Rebecca Cullers frowns:

Activists and health advocates are rightly upset over this poorly executed campaign to get Mexico City mothers to breastfeed. It shows topless celebrities with a carefully placed banner running right over their breasts that says, “No les des la espalda, dale pecho,” which translates to, “Don’t turn your back on them, give them your breast.”

The first problem is how overtly sexualized the women are. The act of breastfeeding is not a sexual act. It vacillates between being painful, annoying, exhausting, inconvenient and heartrendingly sublime. The sexualization of breastfeeding is a large part of the reason so many people shame mothers for breastfeeding in public, and a factor in low breastfeeding rates. (This campaign by two students nicely illustrates this part of the problem.)

Update from a reader:

I think something may be getting lost in translation.

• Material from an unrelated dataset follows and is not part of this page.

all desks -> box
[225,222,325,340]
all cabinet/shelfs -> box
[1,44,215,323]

The problem the Mexican advocates have with this campaign is that it seems to blame mothers, suggesting that not breastfeeding is “turning your back” on your child.  Mexico has very low rates for exclusive breastfeeding, but that is because most women breastfeed and supplement with formula (about 94% of babies in Mexico are breastfed, compared to 77% in the US).  Part of that is because many Mexican women see formula as offering something extra to the baby (it is scientifically formulated!), so in that sense having celebrities advocating nursing might make sense. (One of the most effective pro-breastfeeding campaigns in the ’80s featured then telenovela queen Veronica Castro.)

However, the thing that started the controversy with this campaign was that the creator stated that this campaign is targeting women who do not breastfeed because they want to maintain their figure. That is such an ignorant and ridiculous take on the true barriers for breastfeeding mother in Mexico I don’t even know where to start taking it apart. But the complaints are not about the pictures sexualizing breastfeeding. As a foreigner, it seems to me that seeing these ads as sexualizing breastfeeding says more about American hang-ups with bare breasts than about anything else. I’ve never heard of a woman being asked to breastfeed in a restaurant’s restroom in Mexico, for example.